(Spatial reasoning records)

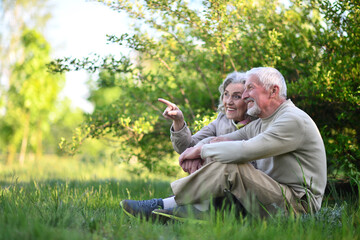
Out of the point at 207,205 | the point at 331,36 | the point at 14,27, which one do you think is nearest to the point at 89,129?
the point at 207,205

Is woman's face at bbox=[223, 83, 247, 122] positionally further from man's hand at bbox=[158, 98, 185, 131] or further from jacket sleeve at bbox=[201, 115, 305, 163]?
jacket sleeve at bbox=[201, 115, 305, 163]

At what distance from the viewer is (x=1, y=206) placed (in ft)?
9.61

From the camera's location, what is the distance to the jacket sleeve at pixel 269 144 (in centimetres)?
262

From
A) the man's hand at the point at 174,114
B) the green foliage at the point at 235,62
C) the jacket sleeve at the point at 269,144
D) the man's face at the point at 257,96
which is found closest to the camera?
the jacket sleeve at the point at 269,144

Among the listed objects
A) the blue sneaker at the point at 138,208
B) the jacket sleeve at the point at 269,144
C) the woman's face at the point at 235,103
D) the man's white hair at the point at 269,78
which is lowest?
the blue sneaker at the point at 138,208

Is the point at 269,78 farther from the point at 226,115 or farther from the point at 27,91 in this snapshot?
the point at 27,91

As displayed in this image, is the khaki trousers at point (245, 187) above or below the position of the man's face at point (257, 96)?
below

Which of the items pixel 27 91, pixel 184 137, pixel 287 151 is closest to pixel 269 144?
pixel 287 151

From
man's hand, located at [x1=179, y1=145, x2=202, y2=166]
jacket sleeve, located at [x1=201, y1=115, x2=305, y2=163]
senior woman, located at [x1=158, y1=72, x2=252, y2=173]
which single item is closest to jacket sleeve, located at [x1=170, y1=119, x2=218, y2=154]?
senior woman, located at [x1=158, y1=72, x2=252, y2=173]

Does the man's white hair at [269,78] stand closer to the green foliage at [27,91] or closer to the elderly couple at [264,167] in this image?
the elderly couple at [264,167]

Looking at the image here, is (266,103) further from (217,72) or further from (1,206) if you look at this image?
(217,72)

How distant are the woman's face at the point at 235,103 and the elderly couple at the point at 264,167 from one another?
38cm

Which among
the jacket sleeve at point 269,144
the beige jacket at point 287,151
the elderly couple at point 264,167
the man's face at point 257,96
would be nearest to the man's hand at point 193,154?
the elderly couple at point 264,167

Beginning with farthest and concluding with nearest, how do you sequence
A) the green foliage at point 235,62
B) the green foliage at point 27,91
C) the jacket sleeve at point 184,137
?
the green foliage at point 27,91
the green foliage at point 235,62
the jacket sleeve at point 184,137
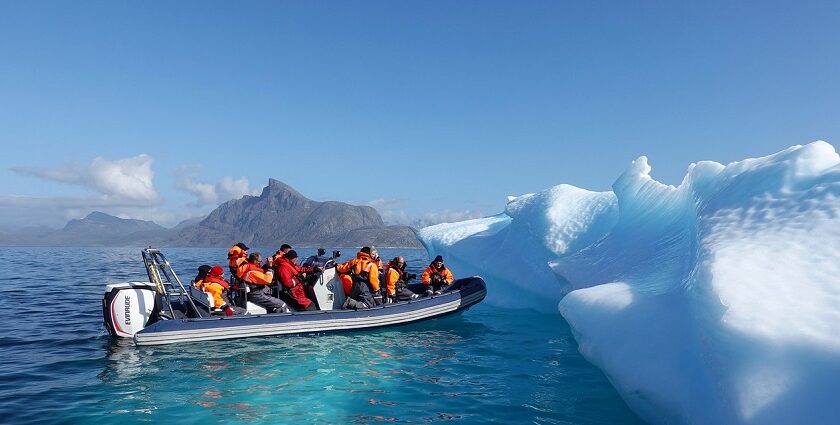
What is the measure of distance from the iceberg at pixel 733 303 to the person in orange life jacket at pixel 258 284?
665 cm

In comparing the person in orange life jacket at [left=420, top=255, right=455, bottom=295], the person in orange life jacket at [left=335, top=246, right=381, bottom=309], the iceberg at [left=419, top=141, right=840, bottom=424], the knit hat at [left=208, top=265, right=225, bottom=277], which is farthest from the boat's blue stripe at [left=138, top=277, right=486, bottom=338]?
the iceberg at [left=419, top=141, right=840, bottom=424]

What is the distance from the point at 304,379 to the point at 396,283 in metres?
6.05

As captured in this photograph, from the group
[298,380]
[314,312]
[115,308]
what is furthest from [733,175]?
[115,308]

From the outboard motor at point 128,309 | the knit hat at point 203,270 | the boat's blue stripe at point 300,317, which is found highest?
the knit hat at point 203,270

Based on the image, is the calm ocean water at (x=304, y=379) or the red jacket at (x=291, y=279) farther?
the red jacket at (x=291, y=279)

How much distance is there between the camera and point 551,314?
51.3ft

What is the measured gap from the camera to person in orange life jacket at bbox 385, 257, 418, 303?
511 inches

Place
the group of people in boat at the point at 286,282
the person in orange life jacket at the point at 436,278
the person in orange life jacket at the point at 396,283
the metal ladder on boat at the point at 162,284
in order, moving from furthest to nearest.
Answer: the person in orange life jacket at the point at 436,278
the person in orange life jacket at the point at 396,283
the group of people in boat at the point at 286,282
the metal ladder on boat at the point at 162,284

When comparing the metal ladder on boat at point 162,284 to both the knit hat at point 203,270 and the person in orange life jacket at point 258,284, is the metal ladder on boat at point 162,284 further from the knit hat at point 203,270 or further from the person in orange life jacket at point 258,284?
the person in orange life jacket at point 258,284

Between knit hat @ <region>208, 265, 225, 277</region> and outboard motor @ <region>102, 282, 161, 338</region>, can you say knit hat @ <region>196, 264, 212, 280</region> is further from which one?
outboard motor @ <region>102, 282, 161, 338</region>

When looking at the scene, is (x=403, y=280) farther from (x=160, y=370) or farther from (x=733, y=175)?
(x=733, y=175)

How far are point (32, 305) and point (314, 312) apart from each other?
32.2 ft

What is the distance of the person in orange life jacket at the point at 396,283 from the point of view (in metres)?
13.0

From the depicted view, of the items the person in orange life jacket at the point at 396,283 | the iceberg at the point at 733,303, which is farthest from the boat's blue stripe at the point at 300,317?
the iceberg at the point at 733,303
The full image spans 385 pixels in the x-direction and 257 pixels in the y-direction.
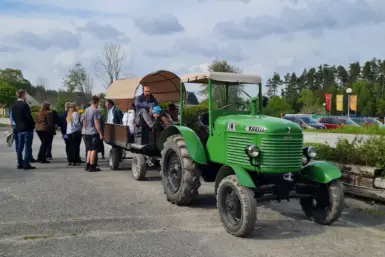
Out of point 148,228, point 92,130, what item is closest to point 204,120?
point 148,228

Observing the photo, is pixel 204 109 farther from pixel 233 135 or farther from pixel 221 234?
pixel 221 234

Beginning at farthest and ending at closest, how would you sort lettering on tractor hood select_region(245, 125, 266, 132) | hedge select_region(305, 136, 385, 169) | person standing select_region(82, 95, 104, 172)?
person standing select_region(82, 95, 104, 172) → hedge select_region(305, 136, 385, 169) → lettering on tractor hood select_region(245, 125, 266, 132)

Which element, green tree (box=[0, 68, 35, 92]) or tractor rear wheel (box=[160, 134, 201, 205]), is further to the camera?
green tree (box=[0, 68, 35, 92])

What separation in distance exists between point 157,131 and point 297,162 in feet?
13.5

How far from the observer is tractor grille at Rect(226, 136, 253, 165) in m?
6.50

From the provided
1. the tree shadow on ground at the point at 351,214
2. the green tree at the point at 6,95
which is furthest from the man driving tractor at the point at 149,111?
the green tree at the point at 6,95

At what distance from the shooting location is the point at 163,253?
519 centimetres

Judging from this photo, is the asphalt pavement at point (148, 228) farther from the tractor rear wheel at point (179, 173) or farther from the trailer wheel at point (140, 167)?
the trailer wheel at point (140, 167)

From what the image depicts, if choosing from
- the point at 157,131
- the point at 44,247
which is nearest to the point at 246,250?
the point at 44,247

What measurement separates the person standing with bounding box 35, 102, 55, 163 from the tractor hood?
7.74 metres

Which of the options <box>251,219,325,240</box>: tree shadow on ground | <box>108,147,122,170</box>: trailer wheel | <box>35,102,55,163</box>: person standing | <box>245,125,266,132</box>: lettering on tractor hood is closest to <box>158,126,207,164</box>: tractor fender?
<box>245,125,266,132</box>: lettering on tractor hood

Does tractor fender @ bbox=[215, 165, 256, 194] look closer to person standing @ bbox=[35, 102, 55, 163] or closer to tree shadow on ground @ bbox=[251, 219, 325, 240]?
tree shadow on ground @ bbox=[251, 219, 325, 240]

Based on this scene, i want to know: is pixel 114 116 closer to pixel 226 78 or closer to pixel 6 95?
pixel 226 78

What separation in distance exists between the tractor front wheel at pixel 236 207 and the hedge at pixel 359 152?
3409mm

■ Problem:
Take the line that contains "Does tractor fender" and every line after it through the end of the listing above, and repeat them exactly.

■ Exercise output:
Does tractor fender @ bbox=[215, 165, 256, 194] look closer to person standing @ bbox=[35, 102, 55, 163] or closer to tree shadow on ground @ bbox=[251, 219, 325, 240]?
tree shadow on ground @ bbox=[251, 219, 325, 240]

Based on this scene, i want to know: is pixel 114 116 closer to pixel 226 78 or closer to pixel 6 95?
pixel 226 78

What separation in distance exists between the tractor front wheel at pixel 236 207 and the hedge at pixel 359 152?
3409mm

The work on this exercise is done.